Dans ce contexte de névralgie cervicobrachiale compliquant une pathologie maligne, il convient de citer le syndrome de Pancoast-Tobias, qui correspond à une compression des racines C8 et D1 par une tumeur développée dans le creux sus-claviculaire, en général un cancer de l’apex pulmonaire. Le syndrome au complet associe à la névralgie cervicobrachiale une lyse de la première côte et un syndrome de Claude Bernard-Horner.
Quelques tumeurs osseuses bénignes, aussi classiques que rares, peuvent être citées : ostéome ostéoïde, kyste anévrismal, granulome éosinophile (chez l’enfant).
Pathologies tumorales neurologiques :
Les neurinomes principalement, mais également les méningiomes ou les épendymomes, peuvent être à l’origine de douleurs cervicoradiculaires, particulières par leur caractère très insomniant.
La recherche d’une atteinte sous-lésionnelle (syndrome pyramidal) est bien sûr impérative.
Le diagnostic lésionnel repose avant tout sur l’IRM du rachis cervical.
TRAITEMENT :
Traitement médical :
Traitements médicamenteux généraux :
Cf. Lombosciatique.
Traitements médicamenteux locaux :
Il s’agit surtout des infiltrations épidurales.
Celles-ci ne peuvent être réalisées directement en cervical du fait du risque de blessure médullaire, et l’infiltration est donc faite en lombaire, le patient étant ensuite mis en position de Trendelenburg pendant une heure afin de permettre au produit de remonter vers le lieu du conflit discoradiculaire. Ces épidurales peuvent être répétées (trois maximum) à quelques jours ou semaines d’intervalle.
Les infiltrations intradurales sont rarement indiquées.
Traitements physiques :
Le port d’un collier cervical en mousse peut être préconisé pour une période brève, en début d’évolution.
La kinésithérapie a un intérêt surtout en phase aiguë, à visée sédative et décontracturante : massages, physiothérapie, voire tractions manuelles axiales douces.
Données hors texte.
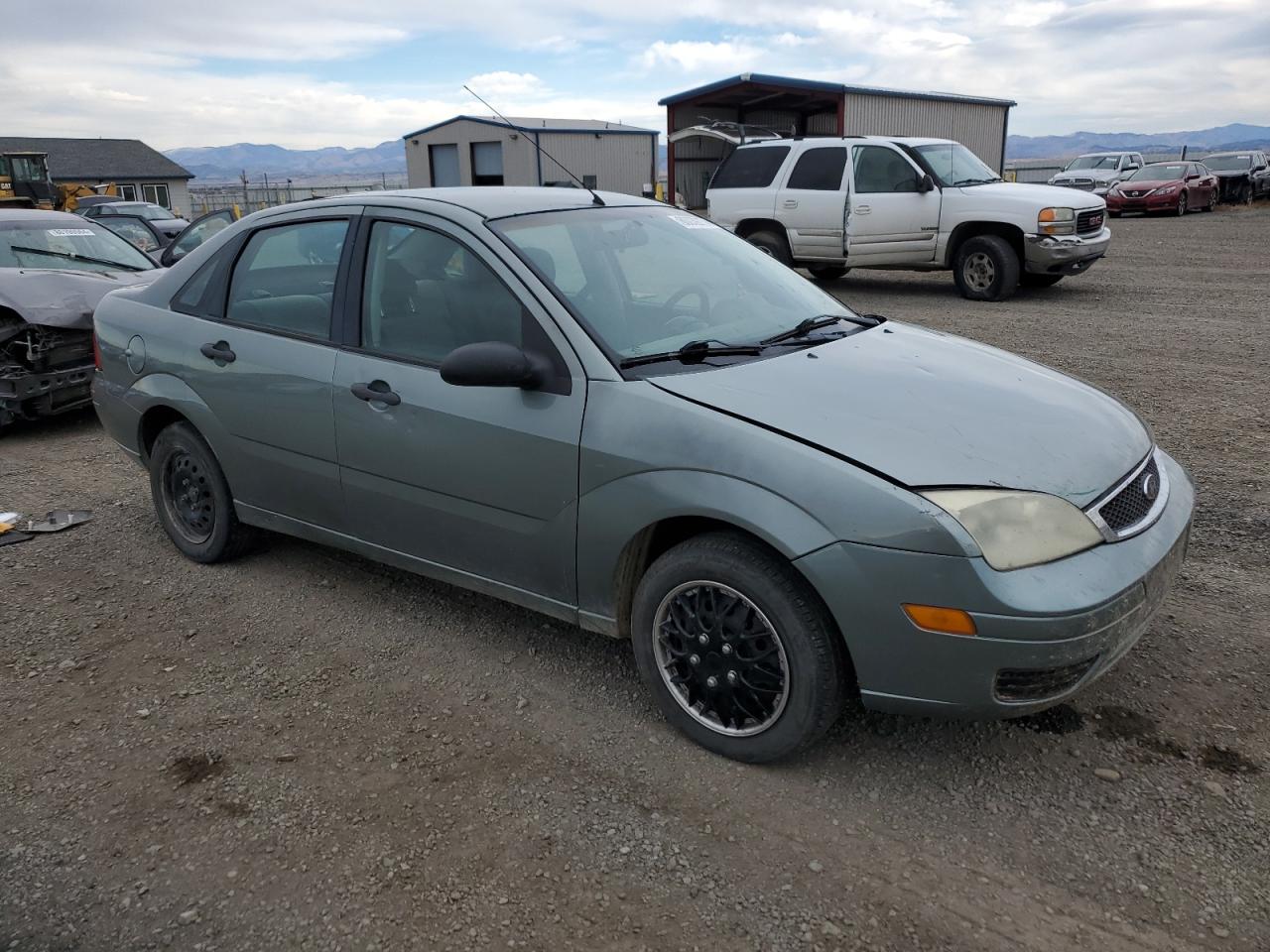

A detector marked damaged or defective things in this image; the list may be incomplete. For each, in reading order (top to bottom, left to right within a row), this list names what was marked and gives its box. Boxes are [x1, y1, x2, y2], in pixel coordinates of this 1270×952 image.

damaged silver sedan [1, 210, 159, 433]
Les techniques d’ostéopathie peuvent être intéressantes en cas de torticolis isolé, mais doivent être récusées en cas de névralgie cervicobrachiale d’origine discale.
Traitement chirurgical :
Sa place dans le traitement de la névralgie cervicobrachiale d’origine discale est encore beaucoup plus limitée que pour la lombosciatique.
Elle n’est réservée qu’aux névralgies cervicobrachiales rebelles à un traitement médical correct poursuivi au moins six semaines, situation très rare en pratique, et aux névralgies cervicobrachiales avec déficit moteur important dans le territoire radiculaire et/ou signes de compression médullaire (urgence extrême).
La discectomie chirurgicale, qui comporte un abord antérolatéral (technique de Cloward), est souvent complétée d’une arthrodèse intersomatique par greffons osseux, voire par plaque vissée antérieure. La chirurgie se justifie d’autant plus que la hernie est associée à des lésions arthrosiques (bourrelet disco-ostéophytique).
Elle doit être suivie du port permanent d’une minerve pendant trois semaines.